Equine Asthma Syndrome

Recently, the American College of Veterinary Internal Medicine (ACVIM) updated and reclassified its recommendations to better describe a variety of chronic airway inflammatory disorders in horses, including inflammatory airway disease (IAD) and recurrent obstructive airway disease (RAO), as “equine asthma syndrome.”

Inflammatory Airway Disease (IAD)

Also referred to as small airway disease, inflammatory airway disease is observed in young to middle-aged athletes with the primary symptoms of poor performance, exercise intolerance, coughing and excess mucus production. Affected horses usually do not have a fever unless a secondary infection develops.
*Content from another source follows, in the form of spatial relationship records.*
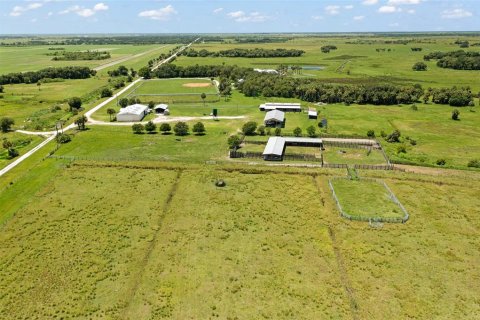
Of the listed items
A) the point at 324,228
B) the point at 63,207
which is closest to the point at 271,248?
the point at 324,228

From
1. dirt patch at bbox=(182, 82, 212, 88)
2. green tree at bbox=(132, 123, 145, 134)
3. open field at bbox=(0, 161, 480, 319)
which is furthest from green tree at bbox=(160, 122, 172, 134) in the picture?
dirt patch at bbox=(182, 82, 212, 88)

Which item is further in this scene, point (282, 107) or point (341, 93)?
point (341, 93)

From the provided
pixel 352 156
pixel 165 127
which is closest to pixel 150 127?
pixel 165 127

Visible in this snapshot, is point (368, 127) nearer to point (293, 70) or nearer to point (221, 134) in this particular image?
point (221, 134)

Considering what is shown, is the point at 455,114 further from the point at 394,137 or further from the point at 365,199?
the point at 365,199

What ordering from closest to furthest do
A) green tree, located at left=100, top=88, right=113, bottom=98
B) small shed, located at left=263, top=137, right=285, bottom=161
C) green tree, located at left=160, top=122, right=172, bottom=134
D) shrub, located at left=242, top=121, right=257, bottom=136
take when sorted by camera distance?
small shed, located at left=263, top=137, right=285, bottom=161, shrub, located at left=242, top=121, right=257, bottom=136, green tree, located at left=160, top=122, right=172, bottom=134, green tree, located at left=100, top=88, right=113, bottom=98

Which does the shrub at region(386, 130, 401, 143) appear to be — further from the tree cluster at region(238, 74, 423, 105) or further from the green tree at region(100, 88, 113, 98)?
the green tree at region(100, 88, 113, 98)
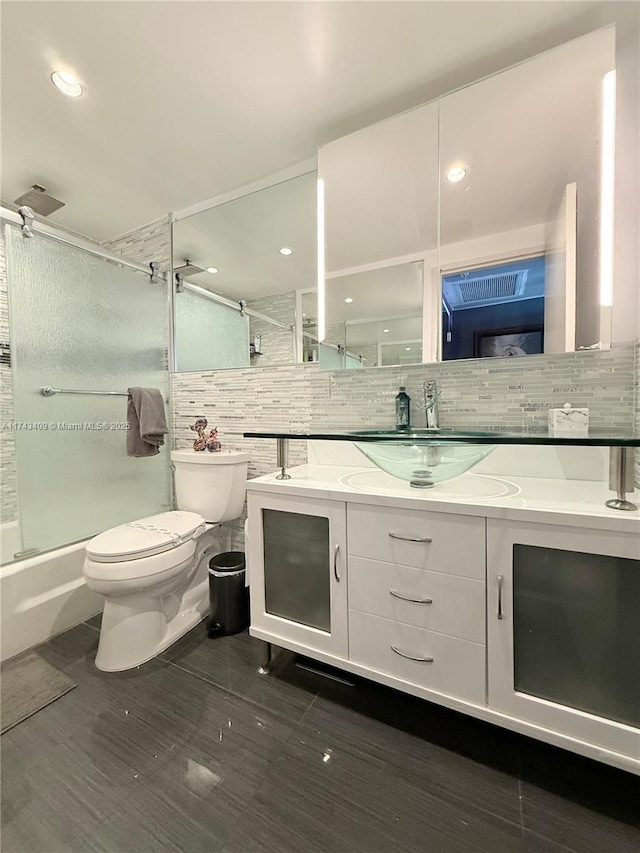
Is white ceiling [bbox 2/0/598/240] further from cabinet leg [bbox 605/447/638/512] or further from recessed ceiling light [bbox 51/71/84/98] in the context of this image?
cabinet leg [bbox 605/447/638/512]

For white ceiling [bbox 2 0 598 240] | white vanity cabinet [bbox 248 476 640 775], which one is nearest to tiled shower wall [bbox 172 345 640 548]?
white vanity cabinet [bbox 248 476 640 775]

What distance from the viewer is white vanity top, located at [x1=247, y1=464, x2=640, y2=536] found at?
0.83m

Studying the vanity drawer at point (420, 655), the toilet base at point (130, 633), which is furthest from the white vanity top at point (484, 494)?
the toilet base at point (130, 633)

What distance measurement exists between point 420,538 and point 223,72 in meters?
1.69

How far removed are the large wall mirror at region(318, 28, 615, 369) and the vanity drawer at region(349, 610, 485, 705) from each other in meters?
0.96

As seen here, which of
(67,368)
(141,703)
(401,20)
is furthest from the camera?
(67,368)

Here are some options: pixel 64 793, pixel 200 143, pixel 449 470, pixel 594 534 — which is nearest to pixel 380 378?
pixel 449 470

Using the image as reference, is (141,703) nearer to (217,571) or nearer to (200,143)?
(217,571)

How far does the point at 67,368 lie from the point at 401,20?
1956 mm

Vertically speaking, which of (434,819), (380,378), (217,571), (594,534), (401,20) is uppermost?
(401,20)

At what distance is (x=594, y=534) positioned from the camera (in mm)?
814

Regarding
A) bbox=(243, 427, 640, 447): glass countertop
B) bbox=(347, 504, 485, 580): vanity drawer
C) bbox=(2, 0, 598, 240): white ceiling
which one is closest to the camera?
bbox=(243, 427, 640, 447): glass countertop

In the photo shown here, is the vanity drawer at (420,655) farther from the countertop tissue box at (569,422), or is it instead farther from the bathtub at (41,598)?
the bathtub at (41,598)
The cause of IAD varies and can be low-grade viral infection, inhaled molds and organic dusts (mites, endotoxin), exposure to air-borne pollutants, inhaled cold air during exercise and/or pulmonary hemorrhage. Diagnosis may include special pulmonary function tests during exercise, bronchoalveolar lavage and thoracic ultrasound.


Therapy focuses on reducing and controlling airway inflammation using inhaled and systemic steroids and other drugs designed to reduce airway responsiveness. Environmental changes are aimed at reducing exposure to inhaled irritants and pollutants, feeding wet hay, replacing straw bedding with shavings and keeping horses outside as much as possible.

Recurrent Obstructive Airway Disease (RAO)

Often referred to as heaves, RAO is actually a hypersensitivity reaction to inhaled organic dusts, such as mites and endotoxin and/or molds found in poorly cured hay. You’ll see this condition more often in stalled horses and in the northeastern and mid-western states.

In the southern United States, a similar disorder called summer pasture associated obstructive pulmonary disease (SPAOPD) occurs in horses grazing pastures during summer and fall months. Inhaled fungal spores and grass pollens are the environmental triggers. Many refer to RAO as the equine version of human asthma.

Signs of RAO or SPAOPD

  • A cough, often exercise-induced.
  • Nasal discharge consisting of mucus and pus.
  • Exaggerated expiratory effort (forced breathing).
  • Increased respiratory rates even at rest.
  • Chronic cases may have a “heave line” due to enlargement of the respiratory muscles associated with the increased work of breathing.
  • Listening to the chest often reveals abnormal lung sounds including wheezes and crackles.